Zum Beispiel der Virologin Isabella Eckerle von der Universität Genf. Sie regt sich am 3. Januar auf Twitter auf: «es gibt keine Ausrede in ein paar Wochen/Monaten, dass die Ausbreitung der neuen Variante überraschend oder nicht vorhersehbar war, und nicht zu verhindern. Alle Informationen und zu ergreifenden Schritte sind glasklar.»
Ich retweete das gerade nochmal: es gibt keine Ausrede in ein paar Wochen/Monaten, dass die Ausbreitung der neuen Variante #b117 überraschend oder nicht vorhersehbar war, und nicht zu verhindern. Alle Informationen & zu ergreifenden Schritte sind glasklar. #SARSCoV2 #COVID19 https://t.co/Uu6ZlfelRQ
— Isabella Eckerle (@EckerleIsabella) January 3, 2021
Auch die Bevölkerung will, dass die Politik auf die Wissenschaft hört, weil sie ihr vertraut.
Und wo sind jetzt die Corona-Ignoranten? Ihre Verschwörungs-Thesen finden bei der grossen Mehrheit der Befragten keine Zustimmung.

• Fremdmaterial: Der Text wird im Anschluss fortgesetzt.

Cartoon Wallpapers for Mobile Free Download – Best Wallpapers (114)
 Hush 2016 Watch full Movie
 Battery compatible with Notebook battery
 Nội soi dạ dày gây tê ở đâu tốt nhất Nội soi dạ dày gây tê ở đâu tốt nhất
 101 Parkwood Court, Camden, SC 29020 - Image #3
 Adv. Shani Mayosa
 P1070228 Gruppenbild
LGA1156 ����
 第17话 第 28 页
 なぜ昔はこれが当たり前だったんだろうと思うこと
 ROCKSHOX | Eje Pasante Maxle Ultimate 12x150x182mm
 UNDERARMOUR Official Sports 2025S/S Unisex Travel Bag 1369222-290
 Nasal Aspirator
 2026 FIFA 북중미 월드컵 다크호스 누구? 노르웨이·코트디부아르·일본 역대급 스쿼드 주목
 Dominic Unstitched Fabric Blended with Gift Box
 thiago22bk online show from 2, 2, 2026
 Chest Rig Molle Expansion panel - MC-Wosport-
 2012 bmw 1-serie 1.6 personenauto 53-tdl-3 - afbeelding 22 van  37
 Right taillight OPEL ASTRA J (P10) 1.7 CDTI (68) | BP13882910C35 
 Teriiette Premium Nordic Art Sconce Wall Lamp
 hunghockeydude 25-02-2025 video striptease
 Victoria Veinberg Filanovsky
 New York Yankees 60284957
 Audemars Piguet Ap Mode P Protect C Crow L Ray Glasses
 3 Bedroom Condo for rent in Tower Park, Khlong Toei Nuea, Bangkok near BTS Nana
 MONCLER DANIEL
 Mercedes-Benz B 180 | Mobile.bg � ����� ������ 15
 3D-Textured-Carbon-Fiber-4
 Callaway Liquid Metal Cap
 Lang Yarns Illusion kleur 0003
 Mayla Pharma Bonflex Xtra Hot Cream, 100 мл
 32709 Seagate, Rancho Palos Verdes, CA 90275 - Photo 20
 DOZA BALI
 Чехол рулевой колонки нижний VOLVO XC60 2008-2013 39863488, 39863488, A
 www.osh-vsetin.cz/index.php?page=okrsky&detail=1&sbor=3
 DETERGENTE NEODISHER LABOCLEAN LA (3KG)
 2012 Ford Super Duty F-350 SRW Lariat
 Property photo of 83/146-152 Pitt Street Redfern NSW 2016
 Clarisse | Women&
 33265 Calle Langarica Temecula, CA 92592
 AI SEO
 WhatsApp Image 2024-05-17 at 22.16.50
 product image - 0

«Die Corona-Pandemie wird zu einer grösseren Sache gemacht, als sie eigentlich ist», finden nur 27 Prozent der Befragten.
Dass die Zahl der Menschen, die an Corona sterben, von den Behörden absichtlich übertrieben werde, halten lediglich 21 Prozent für plausibel. Bloss 16 Prozent glauben, dass mächtige Leute die Corona-Pandemie geplant haben. Und weniger als 10 Prozent halten die These, dass die Existenz des Corona-Virus nicht bewiesen sei, für glaubwürdig.
Was wir daraus schliessen? Dass die Corona-Ignoranten zwar laut, schrill und darum oft in den Medien sind. Dass bei der überwiegenden Mehrheit der Menschen deren Geschrei aber nicht verfängt. Alles in allem ein gutes Zeichen für die Wissenschaft.